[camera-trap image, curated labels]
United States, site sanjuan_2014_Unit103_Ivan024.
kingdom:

--

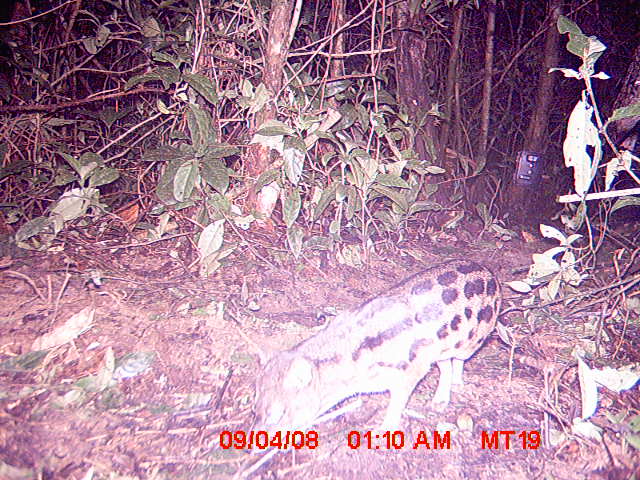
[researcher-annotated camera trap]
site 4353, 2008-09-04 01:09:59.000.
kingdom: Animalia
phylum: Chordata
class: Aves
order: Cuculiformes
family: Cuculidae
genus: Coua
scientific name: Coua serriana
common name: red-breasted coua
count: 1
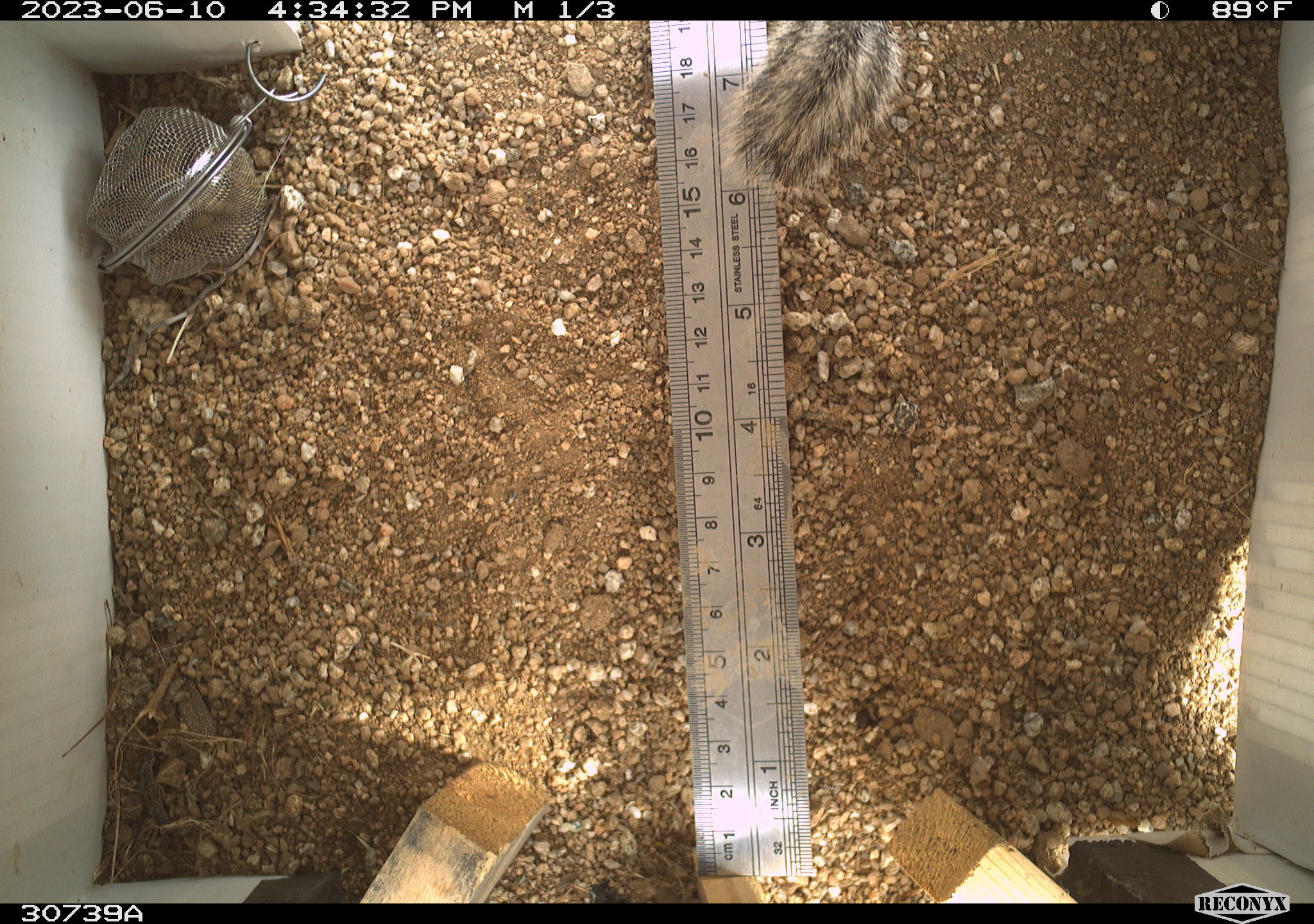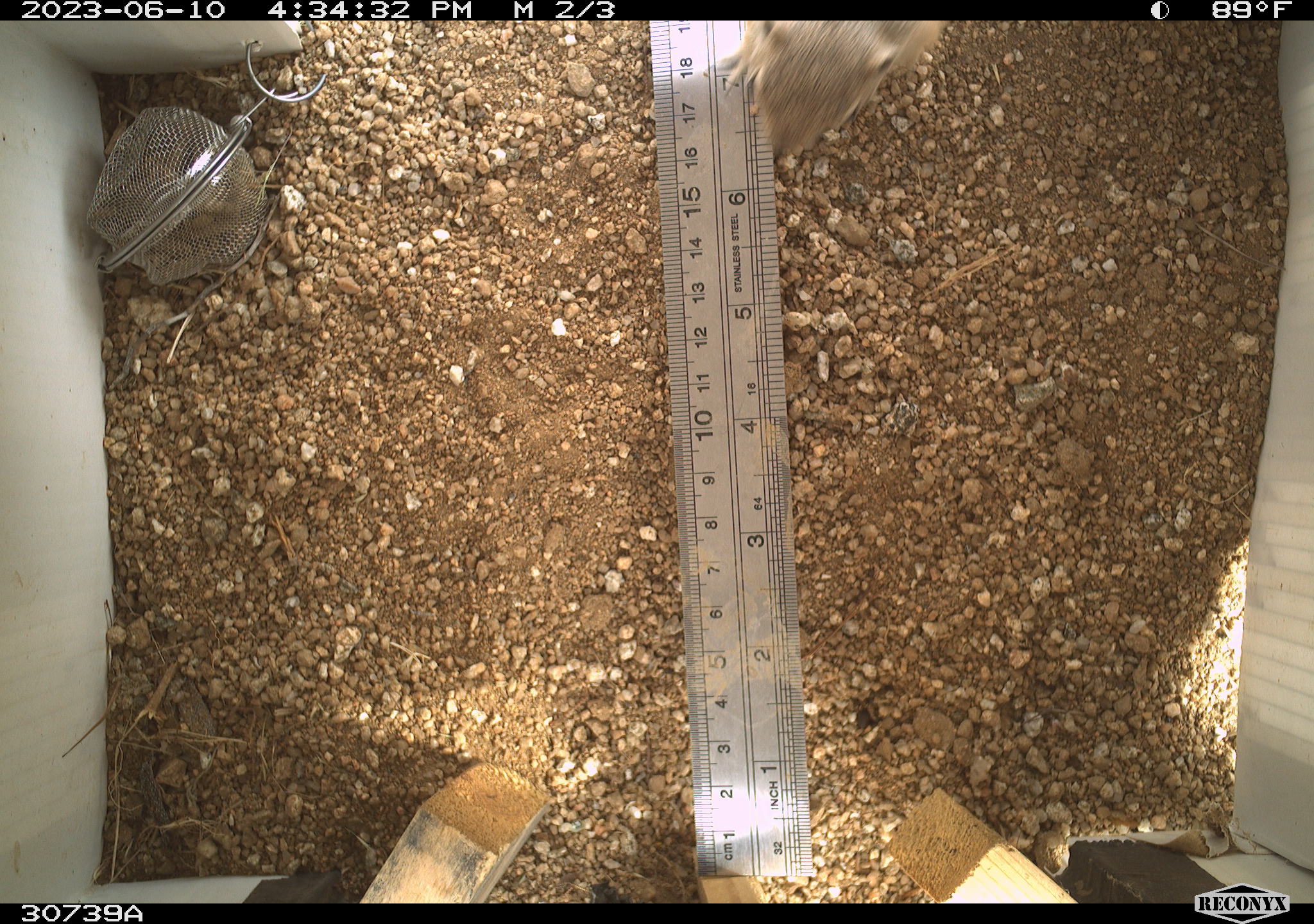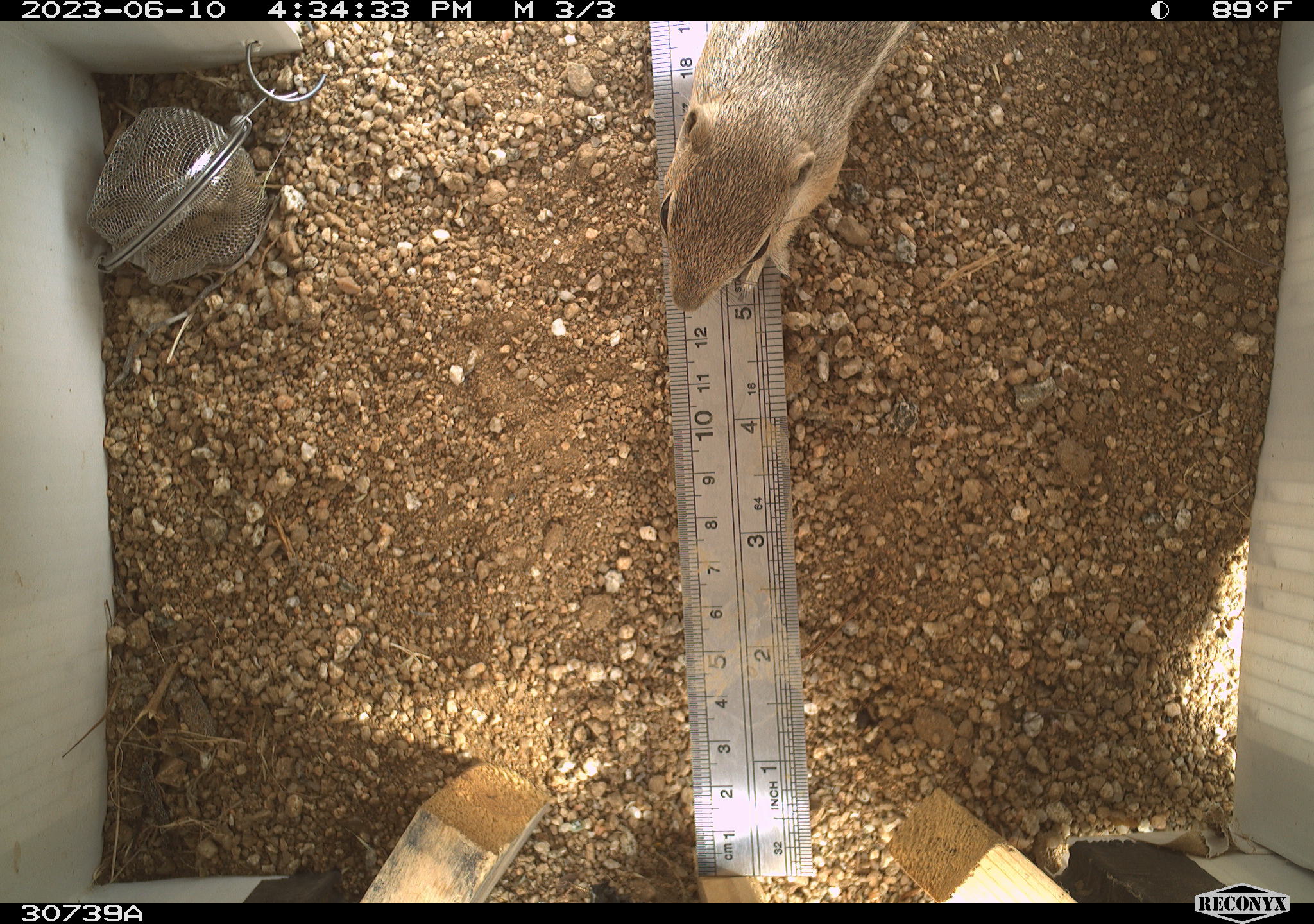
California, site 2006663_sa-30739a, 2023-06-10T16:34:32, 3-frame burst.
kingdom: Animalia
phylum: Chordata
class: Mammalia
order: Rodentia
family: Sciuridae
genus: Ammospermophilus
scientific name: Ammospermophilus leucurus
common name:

*TASK GOAL*: What lines above contain the word "name"? Return each such line.

*EXERCISE SOLUTION*:
scientific name: Coua serriana
common name: red-breasted coua
scientific name: Ammospermophilus leucurus
common name:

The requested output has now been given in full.